## Start Records for processing
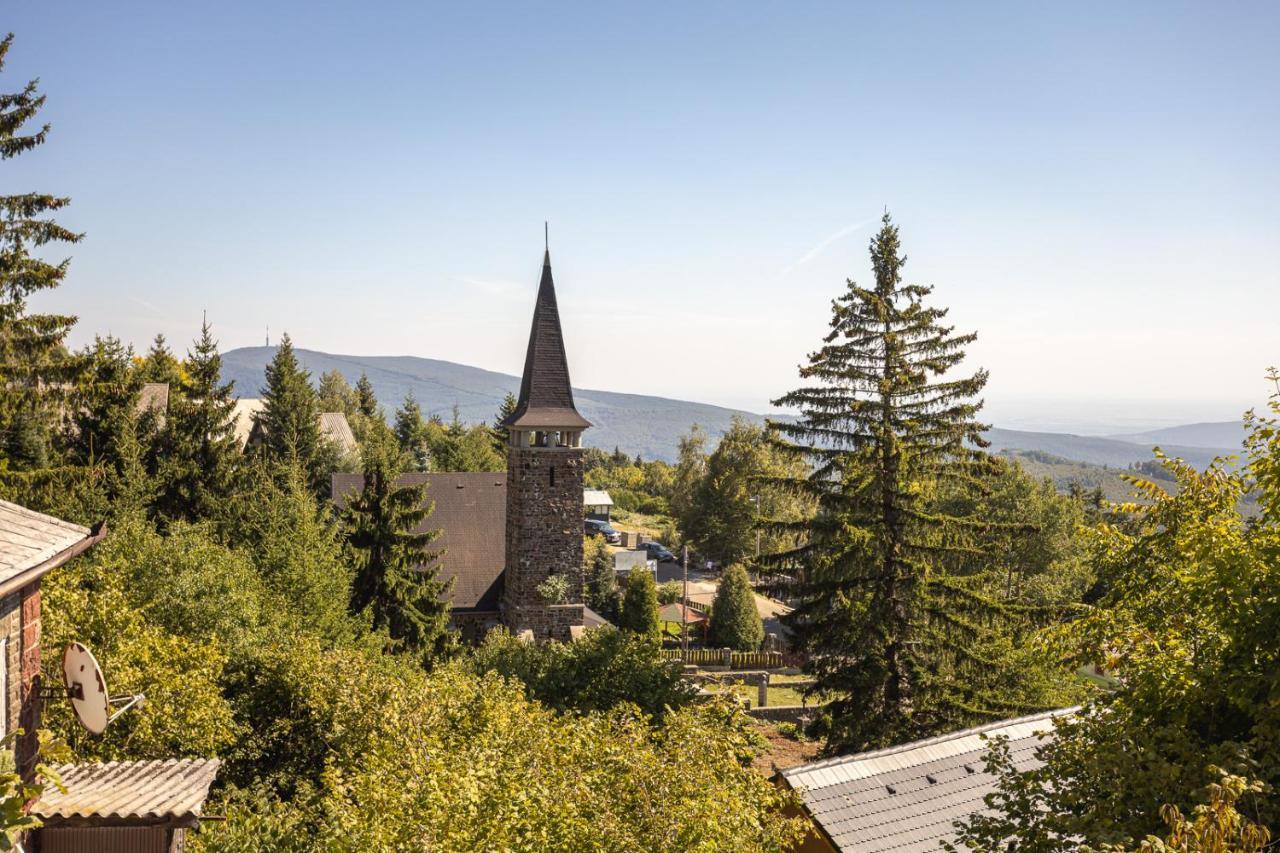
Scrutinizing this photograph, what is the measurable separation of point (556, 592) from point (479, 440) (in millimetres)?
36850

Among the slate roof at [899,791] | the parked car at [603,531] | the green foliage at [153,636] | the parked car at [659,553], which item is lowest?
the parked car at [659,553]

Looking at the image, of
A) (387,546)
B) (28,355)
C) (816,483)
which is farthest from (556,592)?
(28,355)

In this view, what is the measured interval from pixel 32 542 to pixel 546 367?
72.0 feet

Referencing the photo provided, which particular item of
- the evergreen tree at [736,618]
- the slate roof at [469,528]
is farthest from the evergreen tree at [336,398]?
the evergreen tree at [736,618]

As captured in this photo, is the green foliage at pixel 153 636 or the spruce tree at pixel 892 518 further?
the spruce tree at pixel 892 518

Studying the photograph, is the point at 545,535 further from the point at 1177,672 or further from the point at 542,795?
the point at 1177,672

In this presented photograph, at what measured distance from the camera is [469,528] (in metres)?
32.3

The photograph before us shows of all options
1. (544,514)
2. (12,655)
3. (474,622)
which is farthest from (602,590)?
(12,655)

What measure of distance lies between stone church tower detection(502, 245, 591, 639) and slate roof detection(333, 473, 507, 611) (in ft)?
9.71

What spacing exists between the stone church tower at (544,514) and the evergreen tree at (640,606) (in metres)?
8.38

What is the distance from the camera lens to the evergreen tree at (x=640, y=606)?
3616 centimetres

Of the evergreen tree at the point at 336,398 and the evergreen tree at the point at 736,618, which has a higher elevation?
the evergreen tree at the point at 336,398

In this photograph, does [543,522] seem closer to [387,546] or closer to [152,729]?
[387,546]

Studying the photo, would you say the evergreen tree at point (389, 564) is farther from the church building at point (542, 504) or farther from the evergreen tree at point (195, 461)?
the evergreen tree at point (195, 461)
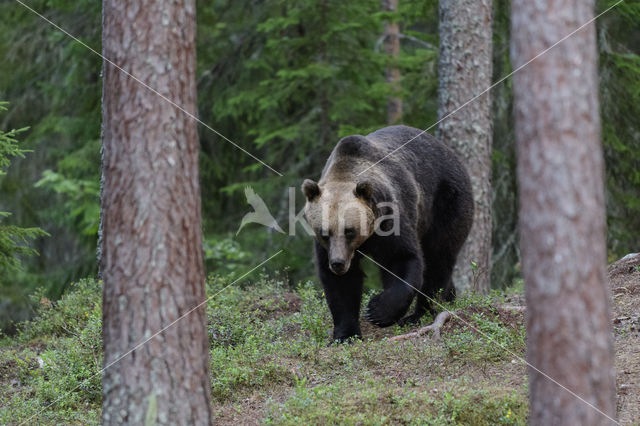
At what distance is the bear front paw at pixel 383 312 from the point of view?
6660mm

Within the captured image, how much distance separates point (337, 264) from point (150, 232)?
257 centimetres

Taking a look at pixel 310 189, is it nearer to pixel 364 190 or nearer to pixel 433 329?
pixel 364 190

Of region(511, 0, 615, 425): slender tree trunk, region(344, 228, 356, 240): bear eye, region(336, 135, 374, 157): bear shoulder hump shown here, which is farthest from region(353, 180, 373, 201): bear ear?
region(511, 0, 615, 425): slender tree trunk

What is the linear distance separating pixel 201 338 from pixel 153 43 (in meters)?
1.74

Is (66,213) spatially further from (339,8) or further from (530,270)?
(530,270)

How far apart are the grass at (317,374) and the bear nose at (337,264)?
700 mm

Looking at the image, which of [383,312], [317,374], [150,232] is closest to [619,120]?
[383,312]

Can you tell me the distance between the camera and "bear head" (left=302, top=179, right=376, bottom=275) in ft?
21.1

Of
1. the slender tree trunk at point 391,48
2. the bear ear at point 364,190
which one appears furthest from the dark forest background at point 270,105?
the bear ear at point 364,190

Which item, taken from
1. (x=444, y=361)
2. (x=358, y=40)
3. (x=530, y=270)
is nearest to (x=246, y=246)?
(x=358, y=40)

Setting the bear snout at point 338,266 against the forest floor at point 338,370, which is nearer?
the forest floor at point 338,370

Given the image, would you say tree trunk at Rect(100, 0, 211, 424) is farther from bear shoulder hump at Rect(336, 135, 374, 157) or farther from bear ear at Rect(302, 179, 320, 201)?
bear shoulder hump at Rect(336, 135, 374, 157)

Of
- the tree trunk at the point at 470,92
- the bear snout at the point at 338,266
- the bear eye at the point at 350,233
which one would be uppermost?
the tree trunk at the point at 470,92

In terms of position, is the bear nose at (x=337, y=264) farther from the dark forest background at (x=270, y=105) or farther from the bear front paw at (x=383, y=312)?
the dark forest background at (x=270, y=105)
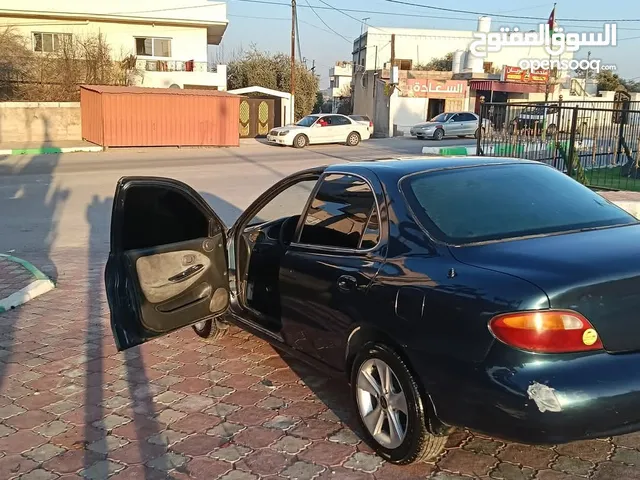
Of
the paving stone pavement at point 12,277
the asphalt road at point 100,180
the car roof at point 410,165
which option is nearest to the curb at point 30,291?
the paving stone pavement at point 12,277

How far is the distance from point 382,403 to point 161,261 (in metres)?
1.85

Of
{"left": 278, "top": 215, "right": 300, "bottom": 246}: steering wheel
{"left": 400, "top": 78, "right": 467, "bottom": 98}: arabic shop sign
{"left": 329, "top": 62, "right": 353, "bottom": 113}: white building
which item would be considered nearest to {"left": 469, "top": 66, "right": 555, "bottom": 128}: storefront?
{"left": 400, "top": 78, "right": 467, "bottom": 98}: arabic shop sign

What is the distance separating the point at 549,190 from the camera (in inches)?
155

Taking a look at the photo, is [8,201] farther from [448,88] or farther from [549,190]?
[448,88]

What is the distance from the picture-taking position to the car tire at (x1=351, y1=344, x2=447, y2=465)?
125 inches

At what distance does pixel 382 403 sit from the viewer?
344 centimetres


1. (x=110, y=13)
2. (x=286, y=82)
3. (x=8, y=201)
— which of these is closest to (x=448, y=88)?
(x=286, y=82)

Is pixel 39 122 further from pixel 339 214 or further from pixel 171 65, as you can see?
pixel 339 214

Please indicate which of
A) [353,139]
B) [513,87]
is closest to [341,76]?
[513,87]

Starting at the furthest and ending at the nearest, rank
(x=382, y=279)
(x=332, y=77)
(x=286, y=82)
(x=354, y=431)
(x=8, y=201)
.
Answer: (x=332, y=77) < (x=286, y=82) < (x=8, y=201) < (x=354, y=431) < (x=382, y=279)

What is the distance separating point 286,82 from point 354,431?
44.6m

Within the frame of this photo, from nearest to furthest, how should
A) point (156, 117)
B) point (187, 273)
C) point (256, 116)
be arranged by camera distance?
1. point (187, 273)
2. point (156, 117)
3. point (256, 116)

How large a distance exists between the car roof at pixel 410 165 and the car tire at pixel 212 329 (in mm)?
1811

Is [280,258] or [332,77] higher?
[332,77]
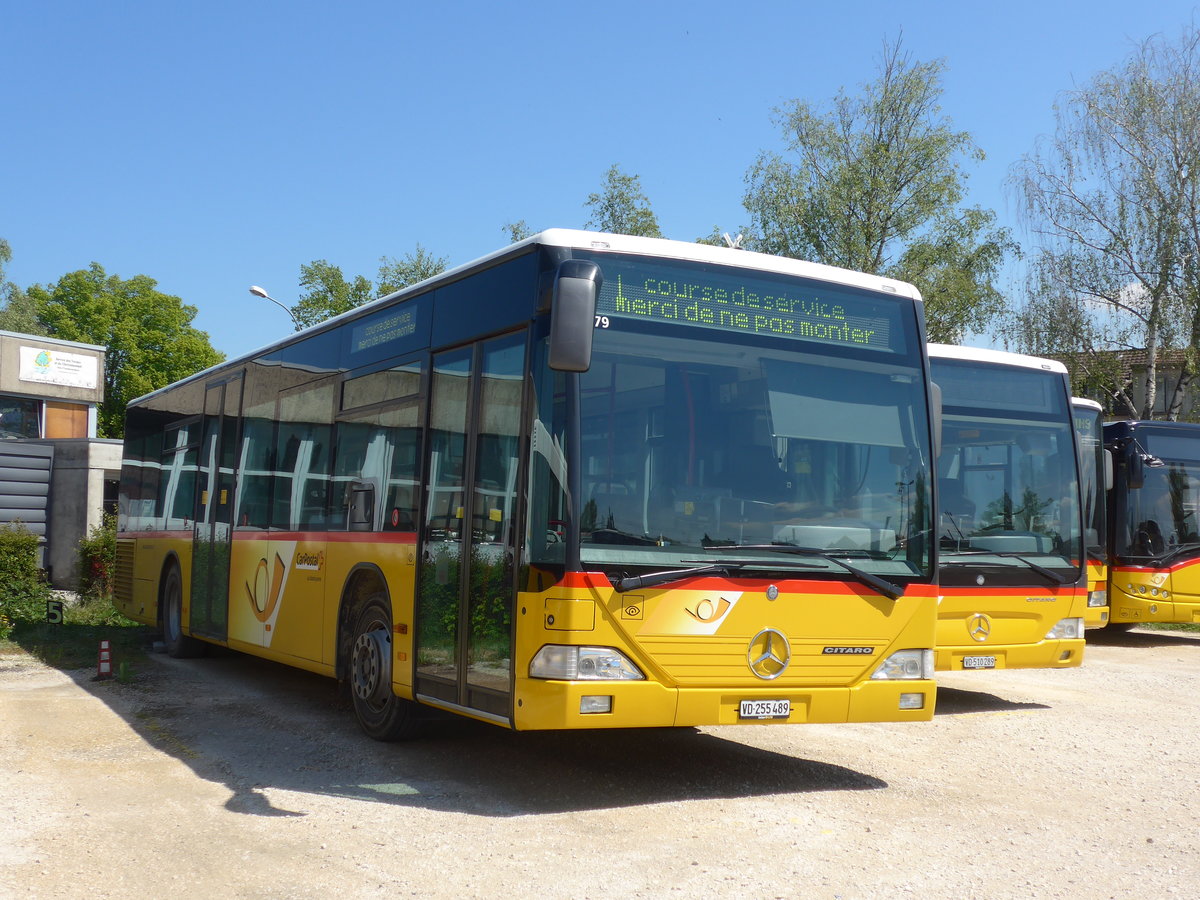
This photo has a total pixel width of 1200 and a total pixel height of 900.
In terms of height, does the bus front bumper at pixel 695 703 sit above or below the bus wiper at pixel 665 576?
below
## End Records for processing
## Start Records for processing
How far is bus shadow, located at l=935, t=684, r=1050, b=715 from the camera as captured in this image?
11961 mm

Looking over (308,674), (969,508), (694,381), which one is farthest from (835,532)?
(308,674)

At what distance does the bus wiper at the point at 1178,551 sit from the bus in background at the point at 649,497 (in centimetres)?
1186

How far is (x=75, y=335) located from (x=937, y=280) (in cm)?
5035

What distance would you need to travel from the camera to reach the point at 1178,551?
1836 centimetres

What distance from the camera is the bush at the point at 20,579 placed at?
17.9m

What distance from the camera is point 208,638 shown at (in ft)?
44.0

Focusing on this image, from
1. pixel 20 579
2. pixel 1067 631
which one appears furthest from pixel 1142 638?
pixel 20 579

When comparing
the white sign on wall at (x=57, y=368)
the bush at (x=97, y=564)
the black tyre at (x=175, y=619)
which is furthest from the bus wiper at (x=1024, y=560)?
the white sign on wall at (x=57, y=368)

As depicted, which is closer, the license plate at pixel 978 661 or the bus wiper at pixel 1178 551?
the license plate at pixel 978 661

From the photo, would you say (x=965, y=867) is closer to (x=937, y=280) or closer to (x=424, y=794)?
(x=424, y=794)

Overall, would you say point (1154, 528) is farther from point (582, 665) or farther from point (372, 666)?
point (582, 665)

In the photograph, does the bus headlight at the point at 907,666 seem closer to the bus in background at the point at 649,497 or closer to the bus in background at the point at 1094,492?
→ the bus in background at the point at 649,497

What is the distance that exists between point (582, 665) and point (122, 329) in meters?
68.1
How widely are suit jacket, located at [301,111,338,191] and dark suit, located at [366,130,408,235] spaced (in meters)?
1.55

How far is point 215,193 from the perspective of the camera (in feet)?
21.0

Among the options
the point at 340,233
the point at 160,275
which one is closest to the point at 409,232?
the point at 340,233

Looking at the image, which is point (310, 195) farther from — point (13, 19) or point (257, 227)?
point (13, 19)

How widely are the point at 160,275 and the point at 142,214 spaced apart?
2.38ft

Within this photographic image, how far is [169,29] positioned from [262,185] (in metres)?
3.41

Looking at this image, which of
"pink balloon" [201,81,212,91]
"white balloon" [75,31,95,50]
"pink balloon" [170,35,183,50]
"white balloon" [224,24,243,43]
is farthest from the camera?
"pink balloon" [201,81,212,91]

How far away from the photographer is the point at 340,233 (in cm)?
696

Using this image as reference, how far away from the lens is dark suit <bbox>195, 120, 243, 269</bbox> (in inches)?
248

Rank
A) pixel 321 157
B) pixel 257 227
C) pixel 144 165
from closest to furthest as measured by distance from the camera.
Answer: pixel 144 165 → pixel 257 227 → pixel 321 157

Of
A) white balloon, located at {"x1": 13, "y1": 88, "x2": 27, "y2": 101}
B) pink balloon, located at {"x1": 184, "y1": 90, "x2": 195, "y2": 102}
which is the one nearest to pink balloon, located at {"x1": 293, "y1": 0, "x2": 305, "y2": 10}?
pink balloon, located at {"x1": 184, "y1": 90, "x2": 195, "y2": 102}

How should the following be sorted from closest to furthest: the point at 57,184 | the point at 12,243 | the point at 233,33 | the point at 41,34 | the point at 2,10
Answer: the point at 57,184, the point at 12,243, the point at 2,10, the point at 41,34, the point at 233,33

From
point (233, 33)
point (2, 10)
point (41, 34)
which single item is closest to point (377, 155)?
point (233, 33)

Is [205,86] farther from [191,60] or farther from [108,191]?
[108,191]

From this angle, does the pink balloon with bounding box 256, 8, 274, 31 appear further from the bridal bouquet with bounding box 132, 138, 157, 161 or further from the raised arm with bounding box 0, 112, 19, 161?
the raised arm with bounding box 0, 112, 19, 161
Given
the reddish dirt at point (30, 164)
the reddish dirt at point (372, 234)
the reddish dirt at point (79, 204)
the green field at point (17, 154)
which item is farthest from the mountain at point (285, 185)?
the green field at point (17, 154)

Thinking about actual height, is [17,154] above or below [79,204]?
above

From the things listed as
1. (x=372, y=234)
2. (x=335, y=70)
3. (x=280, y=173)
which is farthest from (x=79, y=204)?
## End Records for processing
*Set problem*.
Pick out every line of the items above that contains the string "spaced", matching case exactly, and copy each of those lines in full.

*The result*.
How widely are suit jacket, located at [301,111,338,191] and dark suit, located at [366,130,408,235] spaced (in meters)?
How widely are the point at 160,275 and the point at 142,214 spaced apart?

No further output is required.